Hayati Yavuzer de (Ay Ninnileri, Ank., 2005) söylemiş:

“Çiçekler kokladım, yaprağı yaktı - İçime bir acı zehir bıraktı

Kelebek düşlerdim bir arı çıktı - Tadını vermeyen baldan usandım,” daha mı beter olacak. Bugünleri de arayacak mıyız? Bayağı bayağı düşünür olduk. Bu bedduadan sonrası ne olur? Dua olsun. Allah beterlerinden saklasın. Bugünlerimizi aramayız inşallah. Organik mi, hormonlu mu? Sera mı, tarla ürünü mü? GDO’lu mu, doğal mı? İlaçlı mı, ilaçsız mı? Elle mi, makine ile mi? Öyle çok seçenek sunuluyor ki? Kokmayan gül, tatsız bal, zikirsiz derviş, namazsız mümin, abdestsiz mürid, imansız Müslüman, ihlassız amel… Bu örneklerin ucu nereye uzanır? Hayır başı nereye dayanır? İnsafsız, vicdansız insana. Ruhsuzluk budur işte. Öz yok, söz var. Aşk hiç yok. Seyrani bunu da söylemiş:

“Aşkın iğnesi ile dikilen dikiş -  Kıyamete kadar sökülmez imiş.”

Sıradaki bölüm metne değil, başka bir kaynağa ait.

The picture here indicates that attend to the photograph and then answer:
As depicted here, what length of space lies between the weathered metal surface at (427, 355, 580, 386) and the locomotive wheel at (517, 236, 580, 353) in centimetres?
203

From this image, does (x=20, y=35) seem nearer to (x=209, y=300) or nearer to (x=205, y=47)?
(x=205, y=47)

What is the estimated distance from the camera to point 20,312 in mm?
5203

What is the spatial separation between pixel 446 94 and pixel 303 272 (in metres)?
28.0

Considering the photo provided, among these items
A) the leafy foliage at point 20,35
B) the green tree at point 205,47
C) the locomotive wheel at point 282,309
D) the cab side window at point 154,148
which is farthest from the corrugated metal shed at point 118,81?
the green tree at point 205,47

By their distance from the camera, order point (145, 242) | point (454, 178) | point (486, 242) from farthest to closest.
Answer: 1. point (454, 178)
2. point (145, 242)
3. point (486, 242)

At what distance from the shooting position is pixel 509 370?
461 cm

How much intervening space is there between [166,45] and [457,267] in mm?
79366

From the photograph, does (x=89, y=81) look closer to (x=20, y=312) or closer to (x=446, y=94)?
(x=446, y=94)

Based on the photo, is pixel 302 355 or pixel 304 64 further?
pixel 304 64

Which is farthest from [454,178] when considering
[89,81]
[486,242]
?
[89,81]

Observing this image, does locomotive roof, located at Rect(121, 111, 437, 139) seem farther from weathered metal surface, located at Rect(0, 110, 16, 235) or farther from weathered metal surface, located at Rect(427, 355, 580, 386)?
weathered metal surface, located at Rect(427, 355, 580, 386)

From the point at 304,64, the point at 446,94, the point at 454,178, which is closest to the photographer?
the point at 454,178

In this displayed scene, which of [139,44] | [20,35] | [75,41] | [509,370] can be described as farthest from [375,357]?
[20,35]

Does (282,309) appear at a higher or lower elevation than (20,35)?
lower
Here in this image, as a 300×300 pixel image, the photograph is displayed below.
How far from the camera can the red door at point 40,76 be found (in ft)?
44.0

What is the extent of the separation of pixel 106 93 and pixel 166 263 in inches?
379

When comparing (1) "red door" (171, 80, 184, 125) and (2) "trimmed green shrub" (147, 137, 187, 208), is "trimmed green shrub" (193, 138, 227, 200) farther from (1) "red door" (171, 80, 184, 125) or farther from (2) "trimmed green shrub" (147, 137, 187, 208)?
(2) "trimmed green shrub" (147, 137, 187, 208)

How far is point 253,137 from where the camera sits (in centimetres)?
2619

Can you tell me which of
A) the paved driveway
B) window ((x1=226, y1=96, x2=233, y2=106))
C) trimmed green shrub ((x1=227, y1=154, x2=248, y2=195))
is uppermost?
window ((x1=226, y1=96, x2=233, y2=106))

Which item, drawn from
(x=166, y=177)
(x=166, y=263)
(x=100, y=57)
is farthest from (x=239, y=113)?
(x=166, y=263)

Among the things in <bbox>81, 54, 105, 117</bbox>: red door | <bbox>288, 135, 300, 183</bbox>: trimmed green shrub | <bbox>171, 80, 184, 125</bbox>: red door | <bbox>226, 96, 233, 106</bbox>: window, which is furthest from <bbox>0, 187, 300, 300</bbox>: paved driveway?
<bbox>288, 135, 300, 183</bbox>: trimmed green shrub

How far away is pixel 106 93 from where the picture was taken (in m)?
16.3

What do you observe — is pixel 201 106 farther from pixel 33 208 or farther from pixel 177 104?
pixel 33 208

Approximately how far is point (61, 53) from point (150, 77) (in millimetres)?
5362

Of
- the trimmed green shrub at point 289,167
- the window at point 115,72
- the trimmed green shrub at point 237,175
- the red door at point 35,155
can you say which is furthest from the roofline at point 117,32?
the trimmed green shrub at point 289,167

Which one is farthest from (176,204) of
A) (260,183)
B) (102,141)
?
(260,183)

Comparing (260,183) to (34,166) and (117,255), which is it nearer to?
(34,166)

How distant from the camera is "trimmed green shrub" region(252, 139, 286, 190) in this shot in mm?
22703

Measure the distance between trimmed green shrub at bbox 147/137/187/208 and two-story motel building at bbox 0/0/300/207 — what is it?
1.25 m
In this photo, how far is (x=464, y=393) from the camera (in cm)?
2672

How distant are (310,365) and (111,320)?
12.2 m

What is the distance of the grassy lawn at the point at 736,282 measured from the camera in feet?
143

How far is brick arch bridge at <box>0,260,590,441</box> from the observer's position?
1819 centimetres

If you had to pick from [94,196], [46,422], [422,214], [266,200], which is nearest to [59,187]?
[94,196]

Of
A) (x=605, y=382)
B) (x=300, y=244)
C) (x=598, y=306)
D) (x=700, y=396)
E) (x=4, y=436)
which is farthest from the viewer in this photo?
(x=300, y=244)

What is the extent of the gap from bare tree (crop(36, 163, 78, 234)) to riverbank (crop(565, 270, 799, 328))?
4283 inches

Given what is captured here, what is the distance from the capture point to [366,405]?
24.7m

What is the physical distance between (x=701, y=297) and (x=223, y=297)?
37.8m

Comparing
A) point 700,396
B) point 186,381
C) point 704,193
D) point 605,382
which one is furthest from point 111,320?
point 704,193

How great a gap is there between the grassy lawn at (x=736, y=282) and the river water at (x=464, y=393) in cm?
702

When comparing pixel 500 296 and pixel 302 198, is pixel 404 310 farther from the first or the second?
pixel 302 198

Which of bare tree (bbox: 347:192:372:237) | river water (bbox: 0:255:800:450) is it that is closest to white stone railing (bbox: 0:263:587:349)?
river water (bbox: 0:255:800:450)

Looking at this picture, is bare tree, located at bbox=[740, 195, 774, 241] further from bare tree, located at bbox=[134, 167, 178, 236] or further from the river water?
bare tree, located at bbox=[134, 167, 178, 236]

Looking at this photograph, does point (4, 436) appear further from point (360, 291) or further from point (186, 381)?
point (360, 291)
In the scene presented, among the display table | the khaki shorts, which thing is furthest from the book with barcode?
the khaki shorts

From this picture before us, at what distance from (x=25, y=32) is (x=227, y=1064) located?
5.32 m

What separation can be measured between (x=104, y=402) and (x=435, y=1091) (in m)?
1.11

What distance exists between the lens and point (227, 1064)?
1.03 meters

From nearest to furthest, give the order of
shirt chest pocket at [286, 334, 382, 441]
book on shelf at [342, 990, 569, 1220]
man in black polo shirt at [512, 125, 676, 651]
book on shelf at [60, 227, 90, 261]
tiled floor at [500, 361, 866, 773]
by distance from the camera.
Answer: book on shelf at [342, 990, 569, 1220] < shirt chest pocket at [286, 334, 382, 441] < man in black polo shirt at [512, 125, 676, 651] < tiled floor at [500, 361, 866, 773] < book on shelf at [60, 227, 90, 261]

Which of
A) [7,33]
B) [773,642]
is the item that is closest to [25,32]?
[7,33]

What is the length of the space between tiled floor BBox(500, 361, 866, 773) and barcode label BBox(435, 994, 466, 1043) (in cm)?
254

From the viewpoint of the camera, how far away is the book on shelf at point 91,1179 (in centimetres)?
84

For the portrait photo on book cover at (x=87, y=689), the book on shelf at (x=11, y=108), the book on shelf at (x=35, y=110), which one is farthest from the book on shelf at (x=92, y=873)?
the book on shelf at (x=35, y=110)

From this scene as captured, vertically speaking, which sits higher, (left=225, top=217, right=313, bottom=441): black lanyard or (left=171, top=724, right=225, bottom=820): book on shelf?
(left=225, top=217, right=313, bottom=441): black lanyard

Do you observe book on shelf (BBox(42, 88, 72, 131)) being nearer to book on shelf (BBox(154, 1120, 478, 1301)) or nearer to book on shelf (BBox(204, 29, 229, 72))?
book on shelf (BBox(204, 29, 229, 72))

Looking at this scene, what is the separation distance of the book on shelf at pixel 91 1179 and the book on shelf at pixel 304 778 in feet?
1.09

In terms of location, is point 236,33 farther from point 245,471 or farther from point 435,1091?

Bizim aradığımızı Yavuzer sıralamış:

“Sabahı akşamdan ayıramadın  -  Huzur sofrasına buyuramadın

Aşk ile gönlünü doyuramadın  -  Kendini bahtiyar sandın be deli,”

Önemli olan bu değil mi? Herkes kendini bir şey sanıyor ya. Bilen de, bilmeyen de; anlayan da anlamayan da. Bundan böyle insanı anlamak da zor olacak, anlatmak da. Yalancı emzikte süt olu mu hiç?